═══ SEITENTEXT

Was macht der umsichtige Student in den Ferien, pardon in der vorlesungsfreien Zeit? Er schreibt Hausarbeiten, bereitet sich auf das kommende Semester vor oder - noch besser - absolviert ein Praktikum. Denn das ist immer schön und gut. Oder doch nicht? Welche Erfahrungen sie mit Praktika gemacht haben und ob der Berufswunsch dadurch bestätigt oder zumindest skizziert wurde, das fragte Laura-Lena Förster die Bielefelder Studenten.

Jana Kaiser war sich sicher. Und ist es noch immer. Die zwei Praktika, die sie freiwillig absolvierte, brachten der 26-Jährigen sehr viel für ihre berufliche Orientierung. »Ich weiß jetzt, dass ich im Bereich Kunst/Kunstvermarktung arbeiten möchte«, erzählt die Studentin der Philosophie, Literatur und Kunst. Derzeit ist sie mit ihrer Magister-Arbeit beschäftigt. Sollte sich nach dem Abschluss keine Stelle finden, ist sie durchaus bereit, noch ein Praktikum zu machen.

══════
═══ VORLIEGENDES MATERIAL

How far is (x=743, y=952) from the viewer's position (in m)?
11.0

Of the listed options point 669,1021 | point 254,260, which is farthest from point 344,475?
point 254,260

══════

| AUFGABEN |
**a)** Schreiben Sie aus dem Text über Praktika den Abschnitt von „Jana Kaiser war“ bis einschließlich „Praktikum zu machen.“ wortgetreu ab.
**b)** Mit welcher Begründung gilt im Text über Praktika ein Praktikum als noch bessere Beschäftigung für den umsichtigen Studenten in der vorlesungsfreien Zeit? Antworten Sie in ein bis drei Sätzen.

| LÖSUNGEN |
**a)**
Jana Kaiser war sich sicher. Und ist es noch immer. Die zwei Praktika, die sie freiwillig absolvierte, brachten der 26-Jährigen sehr viel für ihre berufliche Orientierung. »Ich weiß jetzt, dass ich im Bereich Kunst/Kunstvermarktung arbeiten möchte«, erzählt die Studentin der Philosophie, Literatur und Kunst. Derzeit ist sie mit ihrer Magister-Arbeit beschäftigt. Sollte sich nach dem Abschluss keine Stelle finden, ist sie durchaus bereit, noch ein Praktikum zu machen.

**b)** Ein Praktikum gilt als noch bessere Wahl, weil das immer schön und gut sei. Gleich danach stellt der Text diese Annahme mit der Frage „Oder doch nicht?“ in Zweifel.